Females have a greater prevalence of neck injuries than males in motor vehicle rear impacts, and have more flexible necks and osteoligamentous cervical spinal columns. In addition, gender-specific static or dynamic computational models do not exist. However, varying sized physical models (dummies) have been designed to account for gender/size differences for crashworthiness studies.
The effect of gender bias on three-dimensional cervical vertebral geometry was investigated using computed tomography images of 109 normal adult healthy volunteers. Groups were separately size-matched for stature, sitting height, and head circumference. Analysis of variance techniques were used to identify gender effects. Vertebral level was also investigated. Support areas at each level were evaluated for gender bias using simple and multiple regression analyses that included variables such as body mass, stature, sitting height, and head and neck circumferences.

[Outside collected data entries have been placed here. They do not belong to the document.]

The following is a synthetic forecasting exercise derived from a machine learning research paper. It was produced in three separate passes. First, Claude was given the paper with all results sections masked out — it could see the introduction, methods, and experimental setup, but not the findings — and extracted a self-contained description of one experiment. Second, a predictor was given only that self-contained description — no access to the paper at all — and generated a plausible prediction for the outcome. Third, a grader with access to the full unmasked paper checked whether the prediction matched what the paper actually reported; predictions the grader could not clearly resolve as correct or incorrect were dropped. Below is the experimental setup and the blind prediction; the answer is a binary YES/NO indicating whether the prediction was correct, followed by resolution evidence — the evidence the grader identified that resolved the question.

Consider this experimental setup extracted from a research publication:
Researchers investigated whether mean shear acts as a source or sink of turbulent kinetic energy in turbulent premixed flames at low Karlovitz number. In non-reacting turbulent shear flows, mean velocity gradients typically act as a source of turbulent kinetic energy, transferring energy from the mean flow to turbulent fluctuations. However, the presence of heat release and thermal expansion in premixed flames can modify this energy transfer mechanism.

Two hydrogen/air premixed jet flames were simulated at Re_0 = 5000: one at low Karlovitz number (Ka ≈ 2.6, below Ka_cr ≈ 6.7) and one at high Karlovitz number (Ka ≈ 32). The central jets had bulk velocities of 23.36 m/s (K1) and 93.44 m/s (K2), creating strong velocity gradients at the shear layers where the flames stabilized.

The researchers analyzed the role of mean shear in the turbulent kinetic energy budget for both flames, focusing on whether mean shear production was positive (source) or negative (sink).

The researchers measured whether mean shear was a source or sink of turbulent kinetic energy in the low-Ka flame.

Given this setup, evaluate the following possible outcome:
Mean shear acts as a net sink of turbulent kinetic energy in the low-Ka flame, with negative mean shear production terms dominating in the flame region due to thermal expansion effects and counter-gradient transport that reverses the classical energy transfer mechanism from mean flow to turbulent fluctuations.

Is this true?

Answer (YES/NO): YES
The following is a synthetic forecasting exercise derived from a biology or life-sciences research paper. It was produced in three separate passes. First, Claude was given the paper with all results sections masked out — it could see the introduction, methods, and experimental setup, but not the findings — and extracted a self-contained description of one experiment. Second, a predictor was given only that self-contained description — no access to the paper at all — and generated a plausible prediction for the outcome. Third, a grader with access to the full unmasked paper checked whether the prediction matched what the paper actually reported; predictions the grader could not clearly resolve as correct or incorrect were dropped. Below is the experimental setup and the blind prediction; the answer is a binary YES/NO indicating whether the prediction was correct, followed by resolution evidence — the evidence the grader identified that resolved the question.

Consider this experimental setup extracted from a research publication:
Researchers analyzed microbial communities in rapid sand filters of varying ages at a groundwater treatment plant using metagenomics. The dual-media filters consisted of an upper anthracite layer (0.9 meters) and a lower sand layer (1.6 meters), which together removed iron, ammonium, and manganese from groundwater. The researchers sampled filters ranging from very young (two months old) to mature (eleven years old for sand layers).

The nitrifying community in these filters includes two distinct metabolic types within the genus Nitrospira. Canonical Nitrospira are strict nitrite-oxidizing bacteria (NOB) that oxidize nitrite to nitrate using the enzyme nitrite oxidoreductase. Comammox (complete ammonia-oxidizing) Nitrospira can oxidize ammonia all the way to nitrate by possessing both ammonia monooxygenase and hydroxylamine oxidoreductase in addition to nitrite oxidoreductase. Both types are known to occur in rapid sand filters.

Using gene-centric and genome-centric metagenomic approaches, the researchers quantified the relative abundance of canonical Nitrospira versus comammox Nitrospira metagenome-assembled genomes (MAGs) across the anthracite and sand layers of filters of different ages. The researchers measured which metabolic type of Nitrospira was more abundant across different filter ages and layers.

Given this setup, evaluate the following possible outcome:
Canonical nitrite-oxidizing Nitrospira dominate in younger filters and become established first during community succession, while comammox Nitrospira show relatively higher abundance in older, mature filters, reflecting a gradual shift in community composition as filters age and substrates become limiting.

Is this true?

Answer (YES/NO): YES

Briefly, significantly (p<0.05) smaller vertebral geometry in females may account for the increased kinematics of the cervical column. These results underscore the need to differentiate mathematical models based on gender to predict accurate biomechanical responses under physiologic and traumatic loadings.
Responses of the 5th percentile female and 50th and 95th percentile male dummies were investigated in rear impact acceleration loading using sled tests. The effects of head restraint height and backset on each dummy response were analyzed using overall kinematics and parameters such as head and T1 accelerations, forces and moments at the head-neck junction, head-neck rotations, and various neck injury criteria. Briefly, peak accelerations and forces and moments did not follow the expected trend, that is, increasing dummy size increases the metric. The 50 th percentile male dummy responded with expected increases in injury criteria for all backsets and head restraint heights. A similar trend was not true for the 5th percentile female and 95th percentile male dummies. Peak head rotations were higher with the greatest backset for both head restraint heights. Peak head rotations increased with increasing backset and head restraint height, and this phenomenon was true for all dummies. This simple metric may be an efficacious parameter for use in rear impact crashworthiness.
The effect of gender bias in cervical vertebral geometry and non uniform responses among the three sizes of dummies emphasize the need to include gender and size variables in computational and physical models for rear impact injury assessments.